◆ **SOURCE**
Ce livre a été couronné par le Prix Biguet 2006 de l’Académie française.

Jamais, sans doute, un auteur philosophique aura été l’objet d’appréciations aussi opposées. Dire de Heidegger qu’il est un nazi n’est pas proférer n’importe quelle accusation. La bibliographie de l’auteur devrait être « sanctionnée » d’une manière ou d’une autre. L’ampleur des crimes dont il se serait rendu complice est en effet telle qu’on voit mal, sinon en basculant dans la banalisation et la légitimation des technologies d’extermination, comment un tel écrivain pourrait demeurer au panthéon des philosophes.

Le prix de l’Académie française, attribué en 2006 à  l’ouvrage de Maxence Caron, que je ne me suis pas encore procuré est aussi, de fait,  une réponse à « l’éradicateur » et au « calomniateur » Emmanuel Faye.

Ce n’est pas l’événement lui-même, ayant fait mienne l’hypothèse de Faye d’un Heidegger « introducteur du nazisme dans la philosophie » qui me trouble mais bien la gravité des questions que pose cette invraisemblable, mais aussi douleureuse situation. 

Je rappelle, avant d’aller plus loin dans l’analyse de cette publicité des éditions du Cerf, les trois principaux « Heidegger » qui sont mis en scène, avec un relief variable, depuis la dernière guerre mondiale.

H1. Le premier Heidegger s’est gravement trompé en 1933. Il a commis la lourde faute d’apporter son soutien à l’hitlérisme notamment en acceptant une charge rectorale, charge dont il attendait qu’elle lui permette de réformer l’université allemande. La démission du rectorat de 1934 est la preuve que Heidegger a surtout péché par opportunisme puisque son geste fait la démonstration de l’incompatibilité entre sa pensée, ses vues politiques concernant l’université et le nazisme. La signification de rupture de cette décision est soutenue par des réflexions qui creuseraient à ce point le fossé entre l’hitlérisme et l’heideggerisme que le philosophe aurait habilement tiré parti de sa stature pour déployer prudemment et discrétement une activité de « résistance spirituelle ».

Ce Heidegger H1 est le Heidegger idéal des universitaires heideggeriens, des éditeurs et des attribueurs de prix. La « grande bêtise » est clairement identifiée, cernée. Heidegger lui-même l’a reconnue comme telle.

[Lignes d'un jeu de données de raisonnement spatial]
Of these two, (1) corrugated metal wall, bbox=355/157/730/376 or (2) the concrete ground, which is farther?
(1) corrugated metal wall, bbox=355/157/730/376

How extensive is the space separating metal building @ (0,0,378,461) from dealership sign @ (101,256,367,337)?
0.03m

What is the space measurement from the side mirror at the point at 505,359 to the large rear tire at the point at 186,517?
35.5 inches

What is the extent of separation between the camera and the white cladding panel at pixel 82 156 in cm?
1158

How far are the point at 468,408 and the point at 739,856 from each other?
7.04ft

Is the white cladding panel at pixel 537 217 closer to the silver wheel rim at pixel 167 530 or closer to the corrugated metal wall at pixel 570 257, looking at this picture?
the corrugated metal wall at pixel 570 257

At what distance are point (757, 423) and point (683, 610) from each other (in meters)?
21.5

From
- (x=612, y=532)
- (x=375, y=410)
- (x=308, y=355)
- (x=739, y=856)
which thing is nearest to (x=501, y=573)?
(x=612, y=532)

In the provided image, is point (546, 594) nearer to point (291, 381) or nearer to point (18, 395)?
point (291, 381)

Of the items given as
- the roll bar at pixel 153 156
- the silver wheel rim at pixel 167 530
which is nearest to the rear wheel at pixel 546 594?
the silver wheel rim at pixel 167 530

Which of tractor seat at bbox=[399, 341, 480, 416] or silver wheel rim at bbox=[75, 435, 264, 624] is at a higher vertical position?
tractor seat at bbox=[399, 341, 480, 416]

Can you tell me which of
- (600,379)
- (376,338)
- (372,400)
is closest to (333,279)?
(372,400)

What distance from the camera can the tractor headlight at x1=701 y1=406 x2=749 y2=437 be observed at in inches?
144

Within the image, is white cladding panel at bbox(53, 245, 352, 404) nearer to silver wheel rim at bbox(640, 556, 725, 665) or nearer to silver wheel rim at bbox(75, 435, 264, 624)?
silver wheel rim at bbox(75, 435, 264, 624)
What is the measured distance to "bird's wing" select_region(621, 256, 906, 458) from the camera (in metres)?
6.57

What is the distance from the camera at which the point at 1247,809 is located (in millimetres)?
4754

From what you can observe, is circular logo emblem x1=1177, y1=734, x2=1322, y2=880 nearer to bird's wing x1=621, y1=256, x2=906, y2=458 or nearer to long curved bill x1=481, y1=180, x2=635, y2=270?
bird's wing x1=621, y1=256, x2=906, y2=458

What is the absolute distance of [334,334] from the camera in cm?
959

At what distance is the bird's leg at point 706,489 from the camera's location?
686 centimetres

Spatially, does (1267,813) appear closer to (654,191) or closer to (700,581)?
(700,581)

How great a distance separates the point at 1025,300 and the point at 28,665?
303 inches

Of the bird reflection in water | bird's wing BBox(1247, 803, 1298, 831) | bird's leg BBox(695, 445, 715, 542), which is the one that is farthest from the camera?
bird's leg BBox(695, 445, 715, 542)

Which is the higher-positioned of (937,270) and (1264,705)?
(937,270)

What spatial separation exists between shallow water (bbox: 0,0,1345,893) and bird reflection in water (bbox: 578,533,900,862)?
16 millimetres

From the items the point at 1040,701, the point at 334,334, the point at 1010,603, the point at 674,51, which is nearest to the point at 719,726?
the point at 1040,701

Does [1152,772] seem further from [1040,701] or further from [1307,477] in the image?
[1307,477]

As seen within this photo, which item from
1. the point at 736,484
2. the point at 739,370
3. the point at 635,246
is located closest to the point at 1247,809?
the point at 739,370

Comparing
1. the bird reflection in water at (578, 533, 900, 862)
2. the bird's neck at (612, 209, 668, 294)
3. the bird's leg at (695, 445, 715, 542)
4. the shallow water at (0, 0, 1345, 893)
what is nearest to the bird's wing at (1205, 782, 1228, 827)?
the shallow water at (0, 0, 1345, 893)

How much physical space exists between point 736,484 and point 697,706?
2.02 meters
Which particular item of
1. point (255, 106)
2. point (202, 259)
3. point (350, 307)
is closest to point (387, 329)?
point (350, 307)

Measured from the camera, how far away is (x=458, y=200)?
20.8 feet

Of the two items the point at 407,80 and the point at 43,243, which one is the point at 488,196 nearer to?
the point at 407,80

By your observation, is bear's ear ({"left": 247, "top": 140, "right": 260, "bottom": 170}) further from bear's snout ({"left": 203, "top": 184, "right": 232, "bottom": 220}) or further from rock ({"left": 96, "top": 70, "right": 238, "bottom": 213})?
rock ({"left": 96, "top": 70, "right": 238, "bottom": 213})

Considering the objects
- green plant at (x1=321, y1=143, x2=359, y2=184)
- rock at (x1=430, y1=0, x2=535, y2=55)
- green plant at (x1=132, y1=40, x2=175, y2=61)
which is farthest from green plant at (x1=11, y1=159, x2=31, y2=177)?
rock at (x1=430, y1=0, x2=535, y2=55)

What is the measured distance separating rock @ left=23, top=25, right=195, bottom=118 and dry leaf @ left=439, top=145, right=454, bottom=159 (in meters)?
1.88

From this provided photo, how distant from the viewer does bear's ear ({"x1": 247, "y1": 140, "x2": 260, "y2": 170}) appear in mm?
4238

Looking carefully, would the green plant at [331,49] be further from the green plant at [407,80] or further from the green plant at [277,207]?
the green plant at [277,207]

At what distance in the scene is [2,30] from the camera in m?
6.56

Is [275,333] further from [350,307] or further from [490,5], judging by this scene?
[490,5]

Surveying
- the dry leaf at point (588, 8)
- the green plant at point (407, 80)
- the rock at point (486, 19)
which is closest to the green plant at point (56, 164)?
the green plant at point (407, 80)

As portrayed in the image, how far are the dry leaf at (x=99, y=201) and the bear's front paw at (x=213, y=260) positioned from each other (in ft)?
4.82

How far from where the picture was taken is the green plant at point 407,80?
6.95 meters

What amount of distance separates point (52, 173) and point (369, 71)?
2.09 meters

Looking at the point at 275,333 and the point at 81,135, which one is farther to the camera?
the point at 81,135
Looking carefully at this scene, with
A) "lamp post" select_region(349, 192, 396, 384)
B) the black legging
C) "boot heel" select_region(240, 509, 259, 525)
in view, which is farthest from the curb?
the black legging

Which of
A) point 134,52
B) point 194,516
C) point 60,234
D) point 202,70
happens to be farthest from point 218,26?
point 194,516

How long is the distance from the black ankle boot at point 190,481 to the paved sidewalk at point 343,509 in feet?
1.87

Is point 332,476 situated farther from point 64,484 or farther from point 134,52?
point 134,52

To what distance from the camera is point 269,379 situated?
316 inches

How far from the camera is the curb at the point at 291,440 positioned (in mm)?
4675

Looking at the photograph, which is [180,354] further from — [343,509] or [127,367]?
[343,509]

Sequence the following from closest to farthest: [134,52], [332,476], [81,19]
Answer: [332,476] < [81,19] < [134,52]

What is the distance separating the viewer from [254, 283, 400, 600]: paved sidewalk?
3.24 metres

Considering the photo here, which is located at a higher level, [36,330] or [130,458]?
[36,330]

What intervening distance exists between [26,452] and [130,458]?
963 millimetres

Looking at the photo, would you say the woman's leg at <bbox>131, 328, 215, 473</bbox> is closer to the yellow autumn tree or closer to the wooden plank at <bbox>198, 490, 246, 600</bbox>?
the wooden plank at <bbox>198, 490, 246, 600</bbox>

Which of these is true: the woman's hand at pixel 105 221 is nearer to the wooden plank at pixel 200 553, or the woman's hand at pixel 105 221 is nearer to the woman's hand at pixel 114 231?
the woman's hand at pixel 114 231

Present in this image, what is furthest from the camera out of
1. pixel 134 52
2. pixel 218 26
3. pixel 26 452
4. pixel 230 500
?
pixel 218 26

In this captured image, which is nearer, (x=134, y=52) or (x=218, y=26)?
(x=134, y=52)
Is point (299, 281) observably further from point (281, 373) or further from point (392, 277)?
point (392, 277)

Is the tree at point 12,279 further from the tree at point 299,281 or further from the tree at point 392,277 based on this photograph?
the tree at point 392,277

◆ **EXERCICES À FAIRE**
a) D'après le texte sur Heidegger, répondez brièvement :
(i) Quel prix a couronné le livre, et en quelle année ?
(ii) Quelle charge Heidegger a-t-il acceptée en 1933, selon la présentation du premier Heidegger ?
(iii) En quelle année a-t-il démissionné du rectorat ?
b) Modifiez les enregistrements de la ligne contenant « What is the absolute » à la ligne contenant « 16 millimetres » en remplaçant « shallow water » par « calm water », sans rien changer d'autre.

◆ **RÉPONSES COMPLÈTES**
a)
(i) Le Prix Biguet de l'Académie française, en 2006.
(ii) Une charge rectorale.
(iii) En 1934.

b)
What is the absolute distance of [334,334] from the camera in cm?
959

At what distance is the bird's leg at point 706,489 from the camera's location?
686 centimetres

Spatially, does (1267,813) appear closer to (654,191) or closer to (700,581)?
(700,581)

How great a distance separates the point at 1025,300 and the point at 28,665?
303 inches

Of the bird reflection in water | bird's wing BBox(1247, 803, 1298, 831) | bird's leg BBox(695, 445, 715, 542), which is the one that is farthest from the camera?
bird's leg BBox(695, 445, 715, 542)

Which is the higher-positioned of (937,270) and (1264,705)?
(937,270)

What spatial separation exists between calm water (bbox: 0,0,1345,893) and bird reflection in water (bbox: 578,533,900,862)?
16 millimetres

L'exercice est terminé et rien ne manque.